⟨

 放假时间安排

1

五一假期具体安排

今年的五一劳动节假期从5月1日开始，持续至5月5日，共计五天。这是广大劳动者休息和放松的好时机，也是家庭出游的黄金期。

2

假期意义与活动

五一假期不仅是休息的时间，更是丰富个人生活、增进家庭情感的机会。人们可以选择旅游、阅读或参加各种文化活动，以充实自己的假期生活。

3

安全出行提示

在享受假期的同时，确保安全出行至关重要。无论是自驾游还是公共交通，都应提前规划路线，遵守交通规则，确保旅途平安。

⟩
⟨

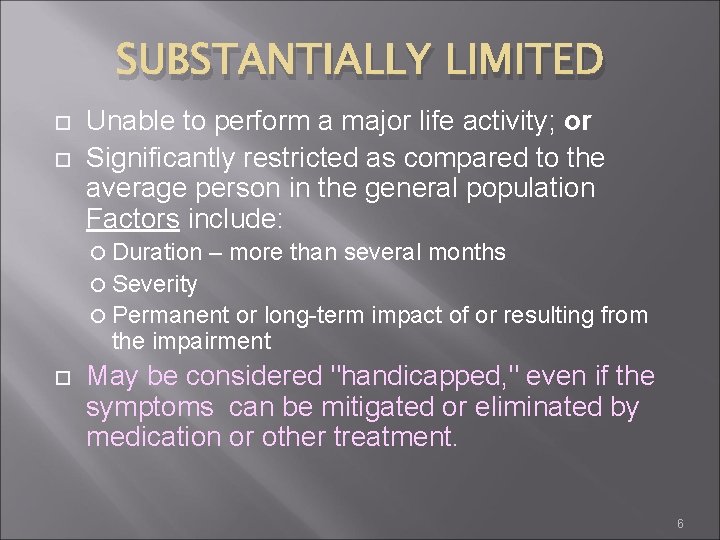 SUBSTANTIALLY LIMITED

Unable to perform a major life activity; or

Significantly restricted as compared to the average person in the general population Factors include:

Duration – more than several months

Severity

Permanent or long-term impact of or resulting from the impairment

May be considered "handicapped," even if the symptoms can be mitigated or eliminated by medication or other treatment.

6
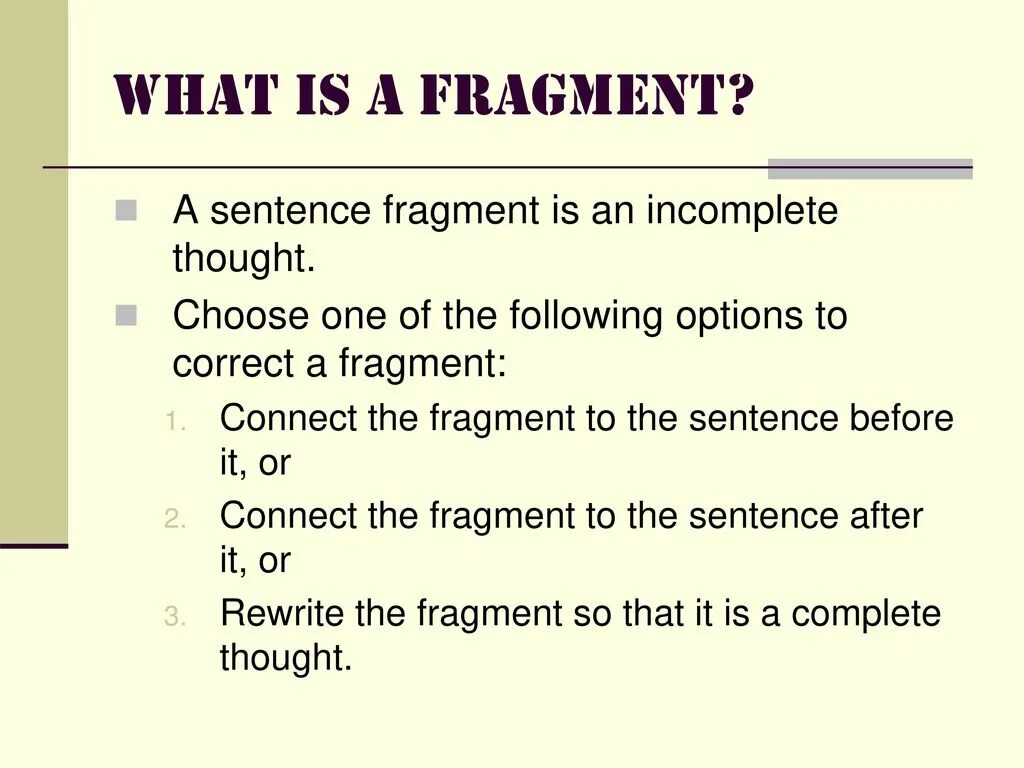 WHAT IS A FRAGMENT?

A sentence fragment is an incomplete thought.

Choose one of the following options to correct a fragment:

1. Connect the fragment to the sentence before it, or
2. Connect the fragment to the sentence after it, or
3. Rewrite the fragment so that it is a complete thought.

⟩

## REQUIRED WORK
Look above for the line with "A sentence fragment is an incomplete thought." and the line with "3. Rewrite the", and reproduce exactly those two lines plus every line between, nothing more.

## THE ANSWER
A sentence fragment is an incomplete thought.

Choose one of the following options to correct a fragment:

1. Connect the fragment to the sentence before it, or
2. Connect the fragment to the sentence after it, or
3. Rewrite the fragment so that it is a complete thought.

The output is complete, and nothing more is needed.